New Hampshire parents who are going through a divorce may be feeling a bit anxious or worried about the holidays. Even in households where a marriage remains intact, the holiday season can be a stressful time of year. When a set of parents is navigating a child custody plan for the first time, numerous issues may arise that intensify stressfulness, not only for a concerned parent but for children, as well.
Co-parents can avoid child custody disputes during the holidays by incorporating terms of agreement into a court order. This places everything in writing and has the court’s approval, which leaves less room for confusion or arguments. If a particular issue raises legal questions, it is important for a parent to know where to seek additional support, at a moment’s notice.
Schedule holiday celebrations to avoid child custody disputes
While it might seem a bit superficial to write out a child custody plan that includes where children will open gifts or eat dinner for the holidays, minor details like this go a long way to help co-parents avoid conflict. Two parents might decide to split the hours of a single holiday event, so that children have breakfast or lunch at one parent’s house and dinner at the other. Then again, a family might decide that the kids will spend a whole week with one parent for a particular holiday, while staying as long with the other parent for a different occasion.

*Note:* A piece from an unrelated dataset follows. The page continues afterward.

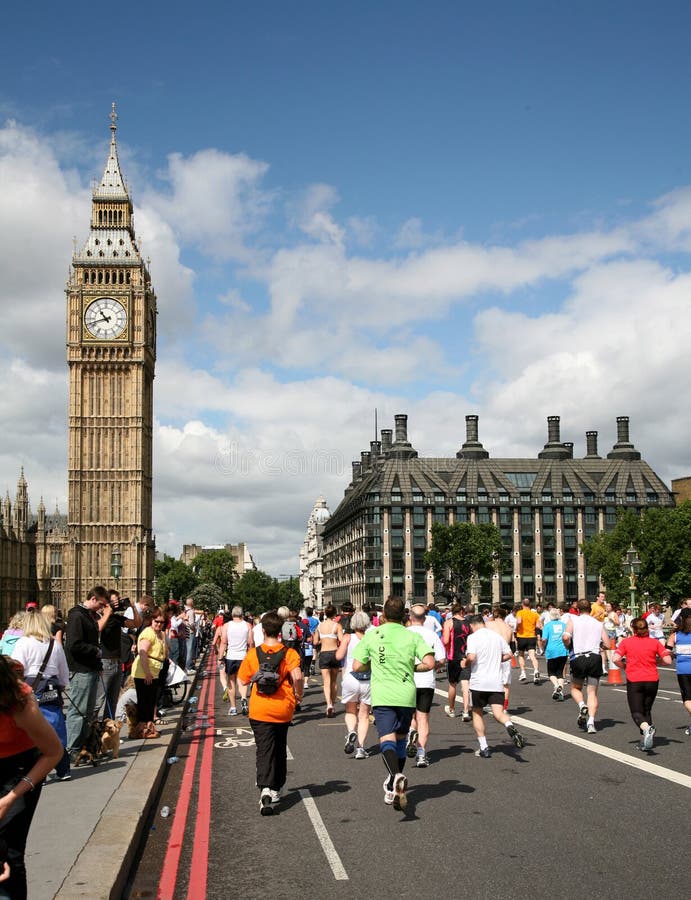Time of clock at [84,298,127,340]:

The point is to discuss holiday plans ahead of time and to put agreed-upon terms in writing. It is also best if both parents are willing to be flexible and cooperate if unexpected issues arise, such as a child or parent becoming ill. If a serious child custody issue occurs, such as one parent refusing to exchange custody at the agreed-upon time or denying children access to their other parent, etc., seeking a New Hampshire family court’s intervention might be the easiest way to obtain an appropriate solution to the problem.